Freelancer dot com is more interested in getting your dollars than it is in connecting employers with contractors.
Update 12/20/2013 Well, Freelancer has improved my outlook of them by putting virtual stuff under my virtual Christmas Tree. A promotion called “The 12 days of Freelancer” has enabled me to earn a badge and some credits, usable for some of the upgrades normally available for a cash fee. Let’s see what the upcoming days of Freelancer brings.
Freelancer dot com is a website where employers can find people operating as freelancers to do work for them. Employer posts a task with a brief description, a budget range, and a time frame, and contractors place bids. Freelancer will charge a portion of the project payment to finance the costs of their operation.
But, they also have many other ways to collect money from the contractors.

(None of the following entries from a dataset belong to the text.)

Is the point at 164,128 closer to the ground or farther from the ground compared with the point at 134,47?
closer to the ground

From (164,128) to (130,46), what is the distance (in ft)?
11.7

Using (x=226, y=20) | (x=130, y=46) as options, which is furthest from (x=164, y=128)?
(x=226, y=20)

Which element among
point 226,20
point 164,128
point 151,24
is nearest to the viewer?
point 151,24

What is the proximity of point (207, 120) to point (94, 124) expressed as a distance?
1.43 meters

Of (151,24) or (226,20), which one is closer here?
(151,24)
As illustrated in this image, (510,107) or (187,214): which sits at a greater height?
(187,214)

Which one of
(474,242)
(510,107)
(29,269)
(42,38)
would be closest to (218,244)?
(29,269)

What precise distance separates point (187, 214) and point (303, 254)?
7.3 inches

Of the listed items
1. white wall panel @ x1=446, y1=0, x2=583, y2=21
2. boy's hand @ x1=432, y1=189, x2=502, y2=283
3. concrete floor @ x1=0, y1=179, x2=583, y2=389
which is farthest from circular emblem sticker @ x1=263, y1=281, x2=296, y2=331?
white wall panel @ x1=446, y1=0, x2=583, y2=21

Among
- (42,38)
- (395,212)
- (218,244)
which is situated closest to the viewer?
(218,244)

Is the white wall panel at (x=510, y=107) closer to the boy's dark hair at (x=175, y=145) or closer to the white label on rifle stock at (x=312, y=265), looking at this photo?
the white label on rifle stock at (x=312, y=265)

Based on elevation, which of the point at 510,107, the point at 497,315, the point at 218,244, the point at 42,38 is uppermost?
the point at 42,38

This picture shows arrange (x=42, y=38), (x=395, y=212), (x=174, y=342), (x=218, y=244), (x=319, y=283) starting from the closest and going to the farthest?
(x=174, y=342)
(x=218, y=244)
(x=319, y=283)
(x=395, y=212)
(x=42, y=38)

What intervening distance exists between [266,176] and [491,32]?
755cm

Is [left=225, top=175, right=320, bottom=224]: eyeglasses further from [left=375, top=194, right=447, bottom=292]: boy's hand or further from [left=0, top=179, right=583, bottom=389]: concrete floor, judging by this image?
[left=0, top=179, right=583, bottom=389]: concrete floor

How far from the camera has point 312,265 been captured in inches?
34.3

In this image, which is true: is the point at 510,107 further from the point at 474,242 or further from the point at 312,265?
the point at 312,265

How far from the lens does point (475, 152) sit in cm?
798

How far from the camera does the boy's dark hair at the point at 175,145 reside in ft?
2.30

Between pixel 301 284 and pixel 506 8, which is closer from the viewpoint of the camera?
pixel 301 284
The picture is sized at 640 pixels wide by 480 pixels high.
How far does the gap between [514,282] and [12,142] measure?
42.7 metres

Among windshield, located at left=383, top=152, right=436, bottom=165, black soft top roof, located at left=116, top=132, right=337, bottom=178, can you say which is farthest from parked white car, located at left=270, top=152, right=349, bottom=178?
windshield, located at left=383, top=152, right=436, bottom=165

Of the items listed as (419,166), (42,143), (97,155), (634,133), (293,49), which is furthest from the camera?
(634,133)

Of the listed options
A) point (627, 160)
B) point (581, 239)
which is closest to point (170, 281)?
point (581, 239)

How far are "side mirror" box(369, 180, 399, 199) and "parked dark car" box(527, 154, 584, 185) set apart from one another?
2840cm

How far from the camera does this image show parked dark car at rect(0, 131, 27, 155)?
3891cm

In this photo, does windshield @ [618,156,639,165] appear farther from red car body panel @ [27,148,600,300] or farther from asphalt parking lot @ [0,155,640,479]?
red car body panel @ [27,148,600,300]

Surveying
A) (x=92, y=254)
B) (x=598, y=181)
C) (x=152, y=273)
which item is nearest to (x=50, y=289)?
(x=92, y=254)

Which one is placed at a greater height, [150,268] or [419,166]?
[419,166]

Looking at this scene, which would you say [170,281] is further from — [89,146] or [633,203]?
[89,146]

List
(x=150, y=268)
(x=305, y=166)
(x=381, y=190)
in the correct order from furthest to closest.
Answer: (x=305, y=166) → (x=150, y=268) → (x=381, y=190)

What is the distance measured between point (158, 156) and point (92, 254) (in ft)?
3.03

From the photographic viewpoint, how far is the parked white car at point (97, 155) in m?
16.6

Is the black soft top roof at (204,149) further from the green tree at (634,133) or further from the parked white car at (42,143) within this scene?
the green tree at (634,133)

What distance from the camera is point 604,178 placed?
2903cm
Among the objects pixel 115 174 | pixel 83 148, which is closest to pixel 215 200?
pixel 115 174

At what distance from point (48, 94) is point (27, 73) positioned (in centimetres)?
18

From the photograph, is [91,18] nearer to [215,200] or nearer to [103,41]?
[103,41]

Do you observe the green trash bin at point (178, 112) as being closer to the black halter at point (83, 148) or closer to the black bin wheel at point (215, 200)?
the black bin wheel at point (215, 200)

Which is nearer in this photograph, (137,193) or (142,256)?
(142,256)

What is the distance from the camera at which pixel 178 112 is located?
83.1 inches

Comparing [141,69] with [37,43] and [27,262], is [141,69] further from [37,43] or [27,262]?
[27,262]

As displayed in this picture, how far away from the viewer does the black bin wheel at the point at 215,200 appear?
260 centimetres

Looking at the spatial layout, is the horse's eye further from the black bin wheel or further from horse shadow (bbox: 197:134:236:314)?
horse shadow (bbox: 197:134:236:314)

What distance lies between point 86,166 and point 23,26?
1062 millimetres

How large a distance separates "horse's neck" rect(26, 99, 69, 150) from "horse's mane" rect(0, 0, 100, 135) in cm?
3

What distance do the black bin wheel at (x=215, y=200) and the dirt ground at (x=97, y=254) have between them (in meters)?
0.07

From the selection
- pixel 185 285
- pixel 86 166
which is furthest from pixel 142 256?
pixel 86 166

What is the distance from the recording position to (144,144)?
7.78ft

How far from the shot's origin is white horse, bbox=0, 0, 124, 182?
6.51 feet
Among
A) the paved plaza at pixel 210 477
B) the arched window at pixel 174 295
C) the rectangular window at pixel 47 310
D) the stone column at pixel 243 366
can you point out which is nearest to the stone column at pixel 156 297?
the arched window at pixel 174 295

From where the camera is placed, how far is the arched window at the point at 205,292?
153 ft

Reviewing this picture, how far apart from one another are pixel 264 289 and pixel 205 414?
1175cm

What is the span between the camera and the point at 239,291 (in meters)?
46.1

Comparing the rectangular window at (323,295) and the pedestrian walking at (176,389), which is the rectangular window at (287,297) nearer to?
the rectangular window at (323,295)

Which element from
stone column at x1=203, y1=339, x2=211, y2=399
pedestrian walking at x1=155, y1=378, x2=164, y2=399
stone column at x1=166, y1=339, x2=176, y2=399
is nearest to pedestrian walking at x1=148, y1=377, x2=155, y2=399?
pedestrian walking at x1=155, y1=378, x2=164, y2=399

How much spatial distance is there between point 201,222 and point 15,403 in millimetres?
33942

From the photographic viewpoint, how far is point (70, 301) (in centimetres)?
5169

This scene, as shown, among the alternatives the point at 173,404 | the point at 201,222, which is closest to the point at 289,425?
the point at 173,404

And they utilize some strong-arm techniques to get contractors to pay.
The most prevalent of the revenue generating items is the Exams. They have a slew of exams, each costing $5 to complete. Passing an exam will add a special badge to your profile. It is tempting to go spend the money because the badges should attract employers to your bid as being more qualified than others in the area of interest. Freelancer even presents the increase in probability of winning a bid based on what badges can be displayed.
A problem is, I have no idea about how effective these exams are in evaluating skills, as I haven’t even taken the US English exam. And, when looking for income, spending $5 here and there, just to find out, is not an attractive option.
Membership Levels There are 5 membership levels ranging from free to USD 49.95 per month. Without researching what each of the benefits are, here is a short list of features gained by paying more:
- Per project and hourly fees are less with the more expensive levels.
- Number of bids per month range from 10 to 500
- Number of skills in your profile range from 20 to 250
- Express Withdrawals – Something to do with transferring funds to / from financial institutions.
- Rewards – I don’t know, it must be the same concept as a credit card company “giving” you something in return for the opportunity for them to charge you more.
- Bookmarks, Employer Following, External Invoicing – Features I’m sure you can live without.
- Ads – I don’t know much about this, but there is a form where you can inquire, and use a slider control to indicate that your advertising budget is anywhere from $1 to $100,000.
- Profile Promotion – Well, surprise, surprise, this one doesn’t cost anything. They have an html code generator you can use to generate a link to your profile on Freelancer. You can stick the html on a website, blog, or email. No surprise that it’s free, because you are advertising freelancer dot com, and you are providing the media (web site, blog, email).
Today, I wanted to bid on an Android App project. I clicked the button to place a bid, and (darn, I wish I grabbed a screenshot), I was presented with a notice that I need to do one of 3 tasks before I can bid on a project:
- Take the English Exam – Job opportunities that require you to pay up front just for the chance to get a job are not good business, from what everyone says. And, I figure if a paragraph in my bid does not demonstrate my ability to speak my native language, there’s a problem here. Also, will this trend continue, effectively causing me to spend $5 for another exam just to place a bid?
- Invite Friends – This turned out to be the least intrusive and the one I selected. Freelancer tried to make it intrusive. They had a mechanism to provide your mail provider and your email credentials, so they could reach into your address book and spam everyone in it. Fortunately, they also provided a manual method, where you can enter specific recipients. So, don’t be surprised if you get an email from freelancer on my behalf that goes like this: “Hi, freelancer dot com is forcing me to choose a revenue generating action in order to bid on a project. One of these actions is “Invite friends”. So, consider yourself invited!“
- Verify Payment Accounts – I had done this with another site, usertesting dot com. Usertesting is a site where you can do some short web site testing tasks for about $15 per job. I connected a paypal account with them, because it was clear that money transfer was a one-way road: from them to me. With the Freelancer account, the language of the paypal account linkage makes it clear that freelancer can use the paypal account to deposit or withdraw. I didn’t want them to start charging my paypal account for unauthorized withdrawals, so I didn’t do that.
So, there you have it. I’m not happy as a freelancer with freelancer dot com. That is probably because I haven’t managed to win any bids, and that may be because I don’t play along and buy badges and ads and raise my membership level.